• ENTRIES SHOWN:

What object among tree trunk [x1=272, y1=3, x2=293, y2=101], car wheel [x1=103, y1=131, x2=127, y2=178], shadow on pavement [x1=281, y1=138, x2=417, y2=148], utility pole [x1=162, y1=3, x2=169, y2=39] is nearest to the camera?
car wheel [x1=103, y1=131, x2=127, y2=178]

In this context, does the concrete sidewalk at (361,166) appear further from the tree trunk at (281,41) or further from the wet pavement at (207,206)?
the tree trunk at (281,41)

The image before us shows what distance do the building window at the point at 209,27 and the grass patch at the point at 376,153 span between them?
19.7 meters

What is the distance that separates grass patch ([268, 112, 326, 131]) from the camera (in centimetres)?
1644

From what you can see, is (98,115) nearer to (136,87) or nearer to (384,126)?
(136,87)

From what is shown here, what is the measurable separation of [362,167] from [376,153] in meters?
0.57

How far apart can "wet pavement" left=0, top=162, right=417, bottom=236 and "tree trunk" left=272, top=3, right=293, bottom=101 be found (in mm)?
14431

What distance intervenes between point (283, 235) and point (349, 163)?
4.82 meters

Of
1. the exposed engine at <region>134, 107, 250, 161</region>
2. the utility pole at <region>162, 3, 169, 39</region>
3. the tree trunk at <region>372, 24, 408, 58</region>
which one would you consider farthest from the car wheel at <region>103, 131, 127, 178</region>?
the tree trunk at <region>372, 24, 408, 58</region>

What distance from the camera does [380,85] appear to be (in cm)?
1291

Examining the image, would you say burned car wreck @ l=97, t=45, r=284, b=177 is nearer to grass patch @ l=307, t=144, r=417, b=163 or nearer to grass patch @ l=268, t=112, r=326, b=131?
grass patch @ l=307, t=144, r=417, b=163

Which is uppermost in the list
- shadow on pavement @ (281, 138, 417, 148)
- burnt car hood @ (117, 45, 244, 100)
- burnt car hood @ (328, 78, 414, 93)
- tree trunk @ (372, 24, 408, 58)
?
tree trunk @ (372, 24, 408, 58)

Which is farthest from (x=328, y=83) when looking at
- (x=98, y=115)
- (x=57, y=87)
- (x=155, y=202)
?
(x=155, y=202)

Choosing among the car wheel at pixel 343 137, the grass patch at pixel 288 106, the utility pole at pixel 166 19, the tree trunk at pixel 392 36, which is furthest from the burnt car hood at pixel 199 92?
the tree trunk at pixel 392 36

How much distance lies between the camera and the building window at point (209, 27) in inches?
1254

• EXERCISE: Copy all of the lines above word for word.

• RESULT OF THE EXERCISE:
What object among tree trunk [x1=272, y1=3, x2=293, y2=101], car wheel [x1=103, y1=131, x2=127, y2=178], shadow on pavement [x1=281, y1=138, x2=417, y2=148], utility pole [x1=162, y1=3, x2=169, y2=39] is nearest to the camera?
car wheel [x1=103, y1=131, x2=127, y2=178]

In this context, does the concrete sidewalk at (361,166) appear further from the tree trunk at (281,41) or further from the wet pavement at (207,206)?
the tree trunk at (281,41)

The image before us shows what distance do the building window at the point at 209,27 and the grass patch at the point at 376,153 span between them?
19.7 meters

What is the distance that separates grass patch ([268, 112, 326, 131]) from the camera (in centimetres)?
1644

From what you can see, is (98,115) nearer to (136,87) or nearer to (384,126)?
(136,87)

From what is shown here, what is the measurable separation of [362,167] from [376,153] in meters?
0.57

How far apart can "wet pavement" left=0, top=162, right=417, bottom=236 and "tree trunk" left=272, top=3, right=293, bottom=101 be found (in mm)?
14431

What distance intervenes between point (283, 235) and point (349, 163)?
4.82 meters

Of
1. the exposed engine at <region>134, 107, 250, 161</region>
2. the utility pole at <region>162, 3, 169, 39</region>
3. the tree trunk at <region>372, 24, 408, 58</region>
which one would you consider farthest from the car wheel at <region>103, 131, 127, 178</region>?
the tree trunk at <region>372, 24, 408, 58</region>

What distance from the camera does [380,85] appear to be (in cm)?
1291

Examining the image, would you say burned car wreck @ l=97, t=45, r=284, b=177 is nearer to grass patch @ l=307, t=144, r=417, b=163 or nearer to grass patch @ l=268, t=112, r=326, b=131?
grass patch @ l=307, t=144, r=417, b=163

Which is uppermost in the list
- shadow on pavement @ (281, 138, 417, 148)
- burnt car hood @ (117, 45, 244, 100)
- burnt car hood @ (328, 78, 414, 93)
- tree trunk @ (372, 24, 408, 58)
?
tree trunk @ (372, 24, 408, 58)

Which is farthest from (x=328, y=83) when looking at
- (x=98, y=115)
- (x=57, y=87)
- (x=155, y=202)
?
(x=155, y=202)

Choosing among the car wheel at pixel 343 137, the grass patch at pixel 288 106, the utility pole at pixel 166 19, the tree trunk at pixel 392 36, which is furthest from the burnt car hood at pixel 199 92?
the tree trunk at pixel 392 36

How much distance lies between the camera and the building window at point (209, 27) in inches?
1254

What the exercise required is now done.